2. The multiple-band termination circuit of claim 1, wherein the high frequency band includes a frequency in the range of 10-30 GHz.
3. The multiple-band termination circuit of claim 1, wherein the low frequency band includes a frequency in the range of 0-2.1 GHz.
4. The multiple-band termination circuit of claim 1, wherein the first and second resistive elements are mounted with a microwave integrated circuit.
5. The multiple-band termination circuit of claim 1, wherein the first and second resistive elements are mounted with a sampling phase detector unit.
6. A multiple-band termination circuit, comprising:
a first resistor coupled in signal communication with an input and an open stub to form a nominal termination at a high frequency band; and
a second resistor coupled in series to the first resistor with a high impedance transmission line, the second resistor and the first resistor cooperating together to form a nominal termination at a low frequency band,
wherein:
the first resistor includes an impedance; and
the input includes an impedance, wherein the impedance of the first resistor being less than the impedance of the input.
7. A multiple-band termination circuit, comprising:
a first resistor coupled in signal communication with an input and an open stub to form a nominal termination at a high frequency band; and
a second resistor coupled in series to the first resistor with a high impedance transmission line, the second resistor and the first resistor cooperating together to form a nominal termination at a low frequency band,
wherein:
the input includes an impedance;
the first resistor includes an impedance; and
the second resistor includes an impedance, wherein
the sum of the impedance of the first and second resistors being substantially equal to the impedance of the input.

* PROBLEMS:
a: According to the patent claims, which frequency range does the low frequency band include?
b: In the rows, find each line containing the string "patio" and copy those lines.

* THE DATA:
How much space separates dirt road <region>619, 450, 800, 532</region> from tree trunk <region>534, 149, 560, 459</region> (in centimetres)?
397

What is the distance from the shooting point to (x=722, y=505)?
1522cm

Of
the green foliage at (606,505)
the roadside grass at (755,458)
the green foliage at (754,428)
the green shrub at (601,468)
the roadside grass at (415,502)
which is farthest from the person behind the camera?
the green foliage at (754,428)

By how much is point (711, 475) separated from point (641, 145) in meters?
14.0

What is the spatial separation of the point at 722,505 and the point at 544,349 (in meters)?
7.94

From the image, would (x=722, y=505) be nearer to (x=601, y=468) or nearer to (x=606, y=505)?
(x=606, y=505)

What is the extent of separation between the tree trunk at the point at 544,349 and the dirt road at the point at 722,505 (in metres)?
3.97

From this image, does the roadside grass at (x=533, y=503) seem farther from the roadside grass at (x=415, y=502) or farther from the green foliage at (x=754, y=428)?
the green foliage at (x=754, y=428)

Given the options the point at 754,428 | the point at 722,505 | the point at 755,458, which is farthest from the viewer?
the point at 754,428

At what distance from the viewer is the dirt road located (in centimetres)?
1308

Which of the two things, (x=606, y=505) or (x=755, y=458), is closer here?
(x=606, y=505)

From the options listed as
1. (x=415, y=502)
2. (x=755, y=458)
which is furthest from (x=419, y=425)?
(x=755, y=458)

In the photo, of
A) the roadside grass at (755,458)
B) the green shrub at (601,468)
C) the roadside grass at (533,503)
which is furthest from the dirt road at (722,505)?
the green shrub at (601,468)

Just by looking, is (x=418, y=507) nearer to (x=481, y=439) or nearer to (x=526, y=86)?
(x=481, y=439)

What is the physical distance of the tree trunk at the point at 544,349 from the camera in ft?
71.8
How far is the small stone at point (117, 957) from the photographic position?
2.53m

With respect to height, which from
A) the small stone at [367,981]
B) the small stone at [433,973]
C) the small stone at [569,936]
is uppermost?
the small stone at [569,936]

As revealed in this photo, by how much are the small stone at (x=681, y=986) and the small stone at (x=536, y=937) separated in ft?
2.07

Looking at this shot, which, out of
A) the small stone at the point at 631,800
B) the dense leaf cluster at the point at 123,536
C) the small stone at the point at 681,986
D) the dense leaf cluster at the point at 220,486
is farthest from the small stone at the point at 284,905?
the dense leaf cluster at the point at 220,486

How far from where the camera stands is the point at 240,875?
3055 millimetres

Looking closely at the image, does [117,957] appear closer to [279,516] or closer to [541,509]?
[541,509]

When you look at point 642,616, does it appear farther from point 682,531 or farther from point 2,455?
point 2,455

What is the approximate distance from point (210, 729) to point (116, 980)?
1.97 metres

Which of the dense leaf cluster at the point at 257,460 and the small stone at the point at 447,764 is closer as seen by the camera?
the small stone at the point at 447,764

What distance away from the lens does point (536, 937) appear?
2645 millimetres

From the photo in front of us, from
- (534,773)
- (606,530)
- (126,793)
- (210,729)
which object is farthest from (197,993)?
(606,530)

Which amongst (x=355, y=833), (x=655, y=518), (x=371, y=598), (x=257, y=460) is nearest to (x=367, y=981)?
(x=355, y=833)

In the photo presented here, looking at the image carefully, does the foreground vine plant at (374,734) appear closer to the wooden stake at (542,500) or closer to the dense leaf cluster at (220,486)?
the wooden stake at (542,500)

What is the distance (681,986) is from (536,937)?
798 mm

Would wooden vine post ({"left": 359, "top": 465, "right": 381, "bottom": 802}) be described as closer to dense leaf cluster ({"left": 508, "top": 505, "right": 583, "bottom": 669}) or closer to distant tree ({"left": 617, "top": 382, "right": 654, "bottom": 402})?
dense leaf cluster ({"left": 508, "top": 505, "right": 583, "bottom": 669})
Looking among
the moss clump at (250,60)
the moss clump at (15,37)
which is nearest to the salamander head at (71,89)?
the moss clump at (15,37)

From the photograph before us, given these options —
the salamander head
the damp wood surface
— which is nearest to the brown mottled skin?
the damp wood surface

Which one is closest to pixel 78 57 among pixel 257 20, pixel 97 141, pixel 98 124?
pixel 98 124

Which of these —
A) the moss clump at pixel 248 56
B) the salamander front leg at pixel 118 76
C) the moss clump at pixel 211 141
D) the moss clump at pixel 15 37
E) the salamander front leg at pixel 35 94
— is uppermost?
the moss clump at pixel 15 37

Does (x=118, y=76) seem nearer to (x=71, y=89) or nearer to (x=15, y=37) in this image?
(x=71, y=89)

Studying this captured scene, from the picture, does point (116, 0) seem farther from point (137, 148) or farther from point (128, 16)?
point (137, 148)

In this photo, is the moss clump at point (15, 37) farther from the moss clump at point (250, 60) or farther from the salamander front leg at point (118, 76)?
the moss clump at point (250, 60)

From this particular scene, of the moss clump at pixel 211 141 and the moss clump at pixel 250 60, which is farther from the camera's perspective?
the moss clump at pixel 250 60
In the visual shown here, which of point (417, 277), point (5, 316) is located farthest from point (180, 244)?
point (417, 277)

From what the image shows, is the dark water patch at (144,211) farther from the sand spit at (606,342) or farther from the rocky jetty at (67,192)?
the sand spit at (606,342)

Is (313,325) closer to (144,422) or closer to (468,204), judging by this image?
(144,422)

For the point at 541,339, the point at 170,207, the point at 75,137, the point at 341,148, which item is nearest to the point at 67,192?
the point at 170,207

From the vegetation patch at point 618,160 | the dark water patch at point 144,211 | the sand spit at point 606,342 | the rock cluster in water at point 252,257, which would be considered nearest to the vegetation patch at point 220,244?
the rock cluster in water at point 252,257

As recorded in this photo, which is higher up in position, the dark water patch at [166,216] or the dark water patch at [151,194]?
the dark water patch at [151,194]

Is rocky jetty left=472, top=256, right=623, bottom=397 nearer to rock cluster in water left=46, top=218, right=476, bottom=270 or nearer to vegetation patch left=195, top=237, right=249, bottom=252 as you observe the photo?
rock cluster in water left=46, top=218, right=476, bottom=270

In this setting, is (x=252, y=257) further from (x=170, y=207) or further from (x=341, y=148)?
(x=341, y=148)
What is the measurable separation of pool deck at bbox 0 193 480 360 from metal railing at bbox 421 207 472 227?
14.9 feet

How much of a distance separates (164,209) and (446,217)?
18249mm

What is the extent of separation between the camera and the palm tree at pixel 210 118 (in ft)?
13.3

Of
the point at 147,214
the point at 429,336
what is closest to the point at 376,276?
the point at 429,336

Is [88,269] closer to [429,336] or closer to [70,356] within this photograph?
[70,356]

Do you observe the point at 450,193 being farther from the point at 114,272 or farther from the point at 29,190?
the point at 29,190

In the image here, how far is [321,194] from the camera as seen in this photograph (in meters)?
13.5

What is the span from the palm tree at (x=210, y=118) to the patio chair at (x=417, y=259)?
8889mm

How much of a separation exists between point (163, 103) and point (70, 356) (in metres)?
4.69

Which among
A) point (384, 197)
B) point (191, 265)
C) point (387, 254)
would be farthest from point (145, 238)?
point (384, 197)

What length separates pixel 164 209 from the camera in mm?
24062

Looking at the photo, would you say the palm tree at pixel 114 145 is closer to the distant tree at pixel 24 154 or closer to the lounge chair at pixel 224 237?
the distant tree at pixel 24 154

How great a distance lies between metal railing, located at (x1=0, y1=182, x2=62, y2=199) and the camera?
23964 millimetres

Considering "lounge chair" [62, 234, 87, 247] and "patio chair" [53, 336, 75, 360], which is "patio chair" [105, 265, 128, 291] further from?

* ANSWERS GIVEN:
a: 0-2.1 GHz

b:
What is the span from the palm tree at (x=210, y=118) to the patio chair at (x=417, y=259)?
Considering "lounge chair" [62, 234, 87, 247] and "patio chair" [53, 336, 75, 360], which is "patio chair" [105, 265, 128, 291] further from?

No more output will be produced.